[Page extract]

As a result of this, operating profit is expected to increase by a modest 5 per cent this fiscal and surge next fiscal as newer lucrative contracts kick in. Further, the report stated that in the absence of significant investment towards addition of rigs, the growth will bolster the return and debt metrics of rig operators and strengthen their credit risk profiles.

Supply, however, has shrunk as rig operators did not invest in new rigs in the past few years, given the prevailing non-remunerative day rates and poor revenue visibility. This has resulted in utilisation currently being above 90 per cent compared with 75-80 per cent in the past five years, spurring competition among oil producers to secure the scarcely available rigs, leading to a spike in global day rates.

Notably, the domestic day rates follow global trends since rigs are movable and can be deployed globally. The day rates in India have recovered to ~$85,000 this fiscal from the average of $25,000-40,000 over the past six years.

A record low global order book and lead time of 3-4 years for rig manufacturing indicate rig supply can increase only ~1 per cent in the next 1-2 years, CRISIL Ratings said. With global demand expected to remain strong and supply tight, day rates will stay firm.

“Higher day rates will benefit domestic rig operators as existing contracts with lower rates get reset with higher-priced contracts. With ~20 per cent of rigs redeployed in the second half of this fiscal and another 20 per cent set to be deployed next fiscal, operating profit will spurt 30 per cent higher in fiscal 2025 amid largely stable operating expenses,” said Naveen Vaidyanathan, Director, CRISIL Ratings Limited.

The higher profitability will also boost the return on capital employed of Indian rig operators to 7-8 per cent next fiscal from 0-4 per cent since fiscal 2018.

Ankit Kedia, Associate Director, CRISIL Ratings Limited, said, “Despite improved profitability, domestic rig operators are unlikely to invest significantly in fleet expansion after witnessing prolonged subdued returns. This will result in a gradual strengthening of debt metrics. Financial leverage as measured by debt to earnings before interest, tax, depreciation and amortisation is expected to improve from 3.2 times in fiscal 2023 to below 2 times by fiscal 2025.”

In the light of this, any acquisition of rigs at the prevailing high asset valuations could potentially deter the expected improvement in financial metrics and will bear watching. Also, regulatory changes could render certain rigs unfit for deployment and will be monitorable, the report stated.

[/Page extract]
[Data section]

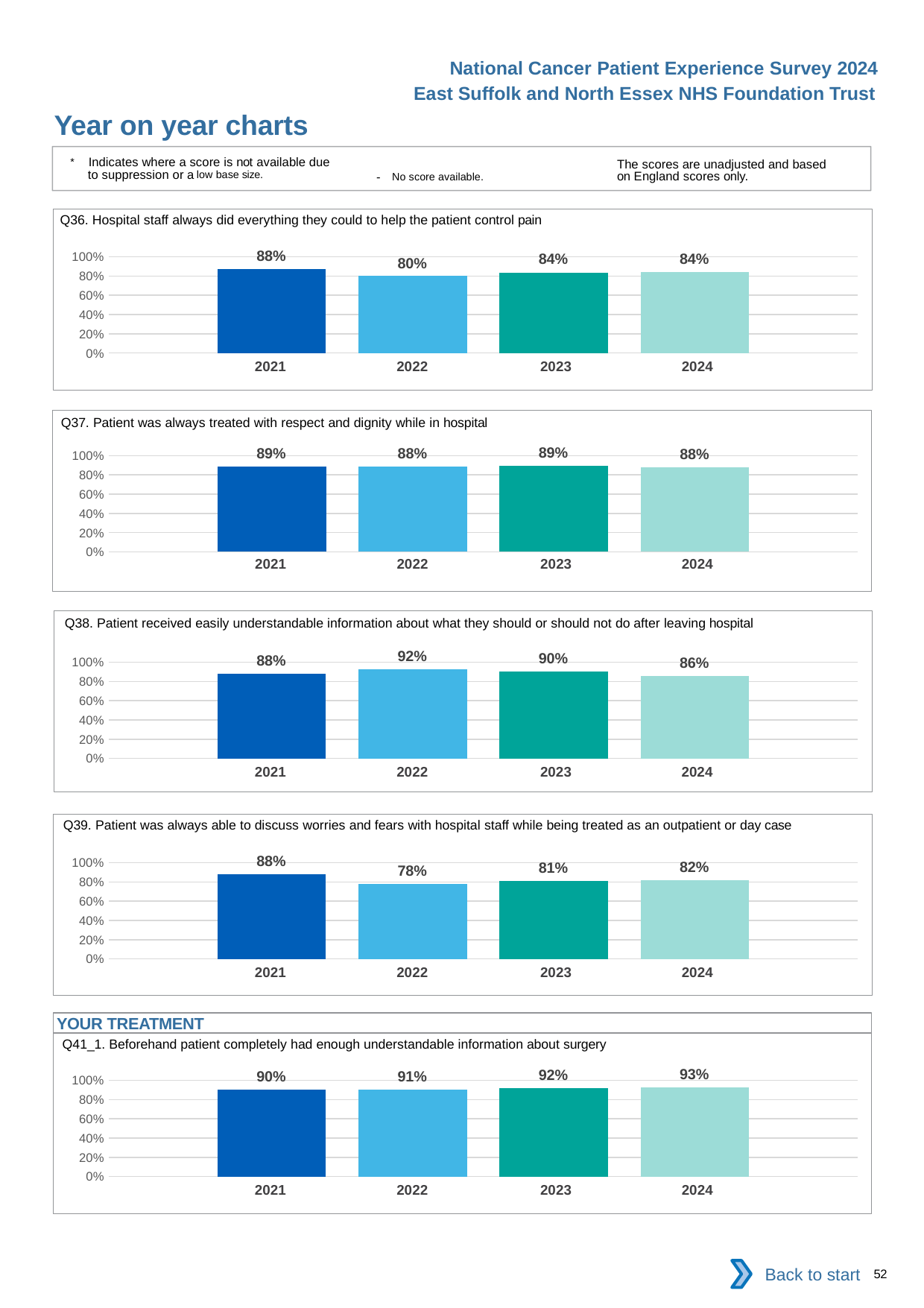
In the Q41_1 chart, what is the value for 2024? 93% What kind of chart is the Q37 chart? bar chart In the Q39 chart, which is larger, the value for 2021 or the value for 2023? 2021 In the Q41_1 chart (beforehand patient completely had enough understandable information about surgery), do the values rise or fall from 2021 to 2024? rise How many charts are shown on the slide? 5 In the Q38 chart, what is the difference between the 2022 value and the 2024 value? 6% In the Q38 chart (patient received easily understandable information about what they should or should not do after leaving hospital), which year has the highest value? 2022 In the Q36 chart (hospital staff always did everything they could to help the patient control pain), what is the value for 2021? 88% In the Q36 chart, which year has the lowest value? 2022 How many years are shown in the Q36 chart? 4 In the Q37 chart (patient was always treated with respect and dignity while in hospital), what is the value for 2024? 88% In the Q39 chart (patient was always able to discuss worries and fears with hospital staff while being treated as an outpatient or day case), what is the value for 2022? 78%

[/Data section]

§ **Problems to solve**
[1] Quote the drilling rig article from "In the light" to "the report stated.".
[2] Which fiscal years does the drilling rig article identify by number? List each one once.
[3] Please decide whether each statement agrees with the drilling rig article, answering yes or no and quoting the words that settle it: (a) Rig utilization is currently above 90 percent. (b) Rig supply is expected to grow by about 5 percent over the next 1-2 years. (c) Domestic rig operators are expected to invest heavily in fleet expansion.

§ **Answer list**
[1]
In the light of this, any acquisition of rigs at the prevailing high asset valuations could potentially deter the expected improvement in financial metrics and will bear watching. Also, regulatory changes could render certain rigs unfit for deployment and will be monitorable, the report stated.

[2] fiscal 2025, fiscal 2018, fiscal 2023

[3]
(a) Yes: "utilisation currently being above 90 per cent"
(b) No: "rig supply can increase only ~1 per cent in the next 1-2 years"
(c) No: "domestic rig operators are unlikely to invest significantly in fleet expansion"